Requests:
• 1. In the Williamstown travel account, list every item of clothing named in the paragraph that begins "I have arrived with a picnic lunch."
• 2. For each statement, say whether the Williamstown travel account supports it and quote the words that decide it: (a) Williamstown was the first permanent settlement in Victoria, in 1835. (b) The forecast high for the day is twenty. (c) The narrator leaves the first train at Flinders Street.
• 3. Continue the Williamstown travel account from the point where it stops.

Text section:
I am seconds late to catch the train to Williamstown so I jump on one going to Flinders Street instead. Don't ask why, I'm a woman, I can be random if I like. Proving the random thing even further, I got bored sitting in the train on an underground track and anyway I have already been to Flinders Street only to get lost in its maze of platforms. So when the train passed Parliament, a station in the CBD I have not yet been to, I jumped off. If all roads lead to Rome then all trains must leave from Parliament, I figure. I have saved myself no more time waiting for the next Williamstown train as I still have fifteen minutes to go but the sporadic faded photos of pomp and political circumstance on the escalator are at least distracting. The train arrives with a woosh of wind and off I am at last to...Werribee. Well Werribee at least starts with the same letter as Williamstown and I'm in no hurry, I'll get there eventually and along the way are the happy adventures of a lost traveler.
Williamstown is a sleepy village on the otherside of Hobson's Bay. If you knew what it was you were looking at you could see it from St Kilda. The effect is better the other way around however as the landmark Palais Theatre stands out at a distance. Williamstown is historic and reminds me of Akaroa. It was the first permanent settlement in Victoria in 1835 and was supposed to be the capital. A lack of fresh water however let the side down so instead its significance was as a port and transport hub to the rural areas. Today it has a fabulous Visitors Information Centre with very helpful and keen staff armed with every brochure you could imagine. And as I leave, I now am too.
I have arrived with a picnic lunch courtesy of QVM. I don't think the market people like me much. When I ask for half the smallest portion of hummus, two felafels, one olive read roll and two dolmades, their eyes roll. I don't think they care that I am going on a picnic while they are working and earning fifty cents per felafel from my purchase. But I am at the beach so I have to have a picnic despite the fact that my al fresco dining attempts here have had mixed results. I'm hoping that the forecast for today will be right, it's usually pretty accurate. It's supposed to be mostly sunny with a high of seventeen. When I told them where I was off to today, the workmen at the hostel advised me to take a drizzabone. “The wind off the sea can come up out there, you'll want something other than a sunhat, darlin'.” Oh ye of little faith, thought I optimistically but I did take my polar fleece just to please them.

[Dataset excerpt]
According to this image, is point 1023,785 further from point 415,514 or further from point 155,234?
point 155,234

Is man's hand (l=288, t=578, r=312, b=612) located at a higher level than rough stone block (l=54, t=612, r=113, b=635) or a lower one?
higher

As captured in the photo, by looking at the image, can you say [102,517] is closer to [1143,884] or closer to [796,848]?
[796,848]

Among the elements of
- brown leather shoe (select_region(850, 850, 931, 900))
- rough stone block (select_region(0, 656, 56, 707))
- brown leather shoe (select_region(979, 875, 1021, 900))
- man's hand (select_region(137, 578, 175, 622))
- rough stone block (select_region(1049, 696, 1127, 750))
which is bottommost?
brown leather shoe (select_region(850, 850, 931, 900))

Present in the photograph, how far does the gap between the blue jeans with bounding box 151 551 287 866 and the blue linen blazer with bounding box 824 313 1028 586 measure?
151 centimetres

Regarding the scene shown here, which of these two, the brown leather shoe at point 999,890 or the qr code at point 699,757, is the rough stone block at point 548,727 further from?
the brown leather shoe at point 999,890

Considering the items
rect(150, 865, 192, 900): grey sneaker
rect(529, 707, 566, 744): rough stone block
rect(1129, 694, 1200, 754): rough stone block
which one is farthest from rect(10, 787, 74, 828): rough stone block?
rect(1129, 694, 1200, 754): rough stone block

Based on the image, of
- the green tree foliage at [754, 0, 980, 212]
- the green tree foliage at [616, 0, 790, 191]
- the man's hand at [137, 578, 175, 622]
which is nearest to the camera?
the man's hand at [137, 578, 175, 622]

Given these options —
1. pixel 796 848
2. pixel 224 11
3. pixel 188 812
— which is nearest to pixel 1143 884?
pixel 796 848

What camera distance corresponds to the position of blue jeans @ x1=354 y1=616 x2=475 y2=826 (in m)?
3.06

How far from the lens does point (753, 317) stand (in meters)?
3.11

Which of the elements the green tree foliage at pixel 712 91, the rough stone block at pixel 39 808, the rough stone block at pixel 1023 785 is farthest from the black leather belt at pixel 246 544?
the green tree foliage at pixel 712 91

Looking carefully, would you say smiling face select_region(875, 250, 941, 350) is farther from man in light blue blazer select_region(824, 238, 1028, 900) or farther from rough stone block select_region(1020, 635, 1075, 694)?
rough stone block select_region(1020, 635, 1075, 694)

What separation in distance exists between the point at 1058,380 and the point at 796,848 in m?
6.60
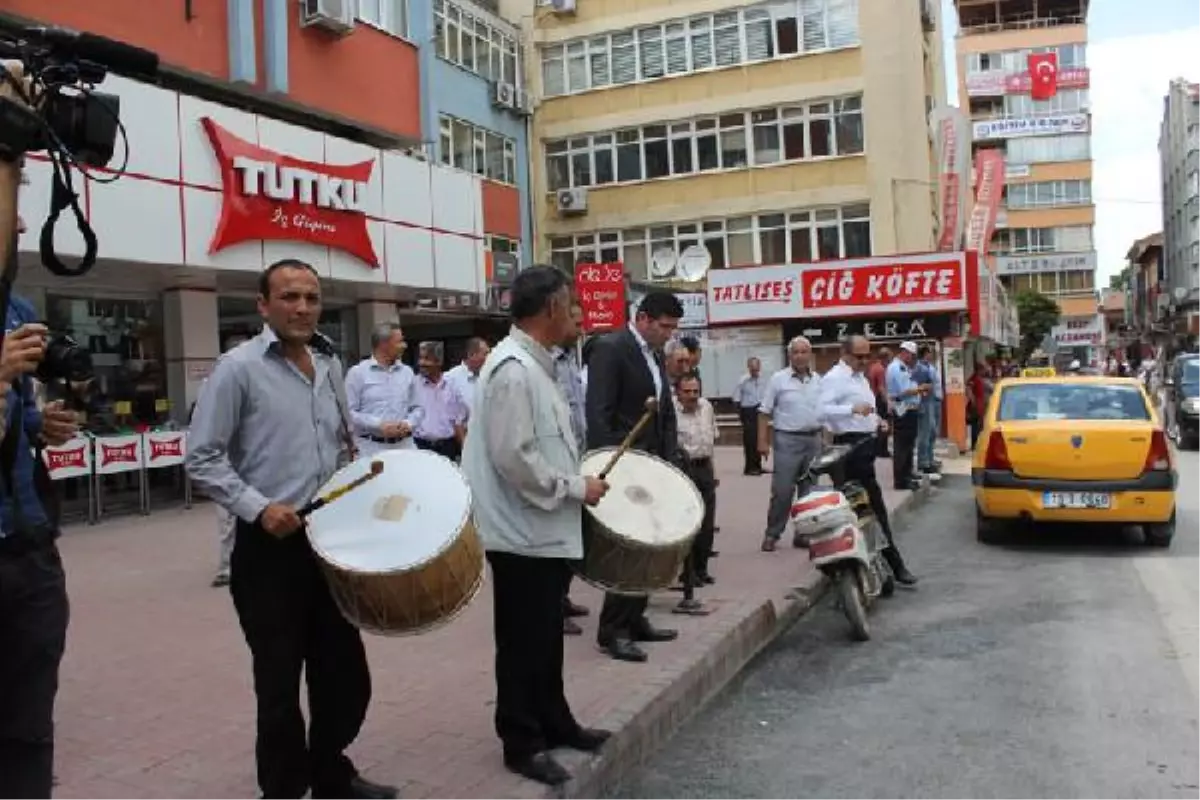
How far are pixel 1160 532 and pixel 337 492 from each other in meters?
8.25

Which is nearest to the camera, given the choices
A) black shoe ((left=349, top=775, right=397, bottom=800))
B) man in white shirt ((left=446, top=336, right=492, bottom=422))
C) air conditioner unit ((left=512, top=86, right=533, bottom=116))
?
black shoe ((left=349, top=775, right=397, bottom=800))

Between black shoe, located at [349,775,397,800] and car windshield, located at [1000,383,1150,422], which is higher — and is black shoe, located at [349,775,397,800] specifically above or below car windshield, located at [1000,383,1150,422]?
below

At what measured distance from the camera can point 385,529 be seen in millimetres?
3414

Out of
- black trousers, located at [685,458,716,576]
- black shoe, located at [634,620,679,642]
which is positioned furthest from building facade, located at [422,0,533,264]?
black shoe, located at [634,620,679,642]

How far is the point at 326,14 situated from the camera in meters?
15.5

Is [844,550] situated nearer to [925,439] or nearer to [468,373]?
[468,373]

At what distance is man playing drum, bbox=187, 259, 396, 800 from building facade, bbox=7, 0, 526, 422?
298 inches

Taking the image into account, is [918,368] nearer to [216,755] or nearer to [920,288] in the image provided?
[920,288]

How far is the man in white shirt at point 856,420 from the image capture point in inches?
305

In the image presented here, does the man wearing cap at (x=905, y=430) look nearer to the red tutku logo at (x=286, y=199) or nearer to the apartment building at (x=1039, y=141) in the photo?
the red tutku logo at (x=286, y=199)

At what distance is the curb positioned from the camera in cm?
407

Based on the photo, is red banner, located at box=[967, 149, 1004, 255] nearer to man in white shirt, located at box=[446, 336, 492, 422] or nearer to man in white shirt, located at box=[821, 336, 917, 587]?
man in white shirt, located at box=[821, 336, 917, 587]

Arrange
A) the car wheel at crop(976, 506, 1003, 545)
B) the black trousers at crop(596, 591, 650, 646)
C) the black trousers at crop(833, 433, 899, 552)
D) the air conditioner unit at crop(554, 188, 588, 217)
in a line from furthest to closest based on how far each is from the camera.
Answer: the air conditioner unit at crop(554, 188, 588, 217), the car wheel at crop(976, 506, 1003, 545), the black trousers at crop(833, 433, 899, 552), the black trousers at crop(596, 591, 650, 646)

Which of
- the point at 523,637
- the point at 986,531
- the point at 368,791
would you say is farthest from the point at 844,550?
the point at 986,531
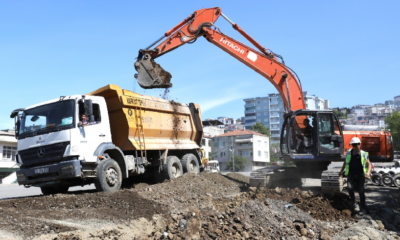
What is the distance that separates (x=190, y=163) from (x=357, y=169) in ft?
21.9

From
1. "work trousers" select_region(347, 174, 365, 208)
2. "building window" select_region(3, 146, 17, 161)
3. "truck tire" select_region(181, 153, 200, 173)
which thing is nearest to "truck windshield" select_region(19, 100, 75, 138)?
"truck tire" select_region(181, 153, 200, 173)

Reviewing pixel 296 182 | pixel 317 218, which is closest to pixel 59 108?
pixel 317 218

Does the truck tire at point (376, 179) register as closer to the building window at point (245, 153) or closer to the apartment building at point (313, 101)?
the building window at point (245, 153)

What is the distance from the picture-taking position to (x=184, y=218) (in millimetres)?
6922

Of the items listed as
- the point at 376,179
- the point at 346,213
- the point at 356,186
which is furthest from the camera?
the point at 376,179

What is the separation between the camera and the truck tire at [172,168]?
12.9m

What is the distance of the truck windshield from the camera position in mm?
9930

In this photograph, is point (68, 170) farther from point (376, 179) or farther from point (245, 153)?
point (245, 153)

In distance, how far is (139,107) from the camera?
12.3 m

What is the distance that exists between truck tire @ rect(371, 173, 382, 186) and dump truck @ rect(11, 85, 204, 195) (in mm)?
8387

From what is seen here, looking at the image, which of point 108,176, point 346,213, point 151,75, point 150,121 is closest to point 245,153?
point 150,121

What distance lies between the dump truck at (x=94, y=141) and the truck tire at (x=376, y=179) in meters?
8.39

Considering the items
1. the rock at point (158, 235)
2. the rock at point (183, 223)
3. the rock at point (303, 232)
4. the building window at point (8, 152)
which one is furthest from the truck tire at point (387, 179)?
the building window at point (8, 152)

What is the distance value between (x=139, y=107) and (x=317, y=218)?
6398mm
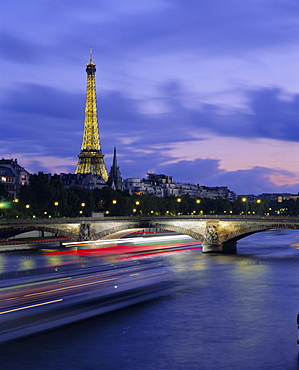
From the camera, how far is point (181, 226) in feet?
336

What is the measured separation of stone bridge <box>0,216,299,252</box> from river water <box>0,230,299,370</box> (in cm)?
3569

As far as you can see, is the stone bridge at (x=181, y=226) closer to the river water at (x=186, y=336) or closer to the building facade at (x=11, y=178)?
the river water at (x=186, y=336)

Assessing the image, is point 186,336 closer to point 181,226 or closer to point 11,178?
point 181,226

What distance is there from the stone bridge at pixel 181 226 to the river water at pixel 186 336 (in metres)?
35.7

Answers for this exercise:
• 1. drizzabone, sunhat, polar fleece

• 2.
(a) Yes: "It was the first permanent settlement in Victoria in 1835"
(b) No: "It's supposed to be mostly sunny with a high of seventeen."
(c) No: "So when the train passed Parliament, a station in the CBD I have not yet been to, I jumped off."

• 3.
As I sat on the beach then wrapped up for the Pole and staring down a magpie sitting at my picnic table scowling at me, I am glad I did. There is something staunch about toughing out an al fresco meal with the wind blowing your hair into every bite. I watched a small bug drowning in the oil of my dolmades, not knowing which of us looked sadder. But I did enjoy my trip to Williamstown apart from the fish.
I learned a bit about its history. The pier at Point Gellibrand has seen ships of all sorts come in and out. Settlers, prisoners, wheat, war. Settlers arrived in 1842 on board the Scottish ship 'Manlius'. Yellow fever had already done for forty-two on the journey. The rest were quarantined and more were buried in the makeshift cemetery. The many vessels commissioned as transport to the goldfields and later abandoned became prison hulks. It seems that England did not have exclusivity on full prisons. Convicts quarried and hand hewed bluestone used to construct many of Williamstown's buildings. Their labour built the tramway and pulled the trams from the Gellibrand Quarry to Breakwater Pier. Mrs Isabella Dalgarne believed in rehabilitation. She was temperate and known to lecture drunken sailors by poking them with her 'strong and sensible furled umbrella'. She ran one of the hulks as a rehabilitation unit called a 'sailor's rest' but having seen how many pubs were in this town, I can guess where most of them preferred to 'rest'.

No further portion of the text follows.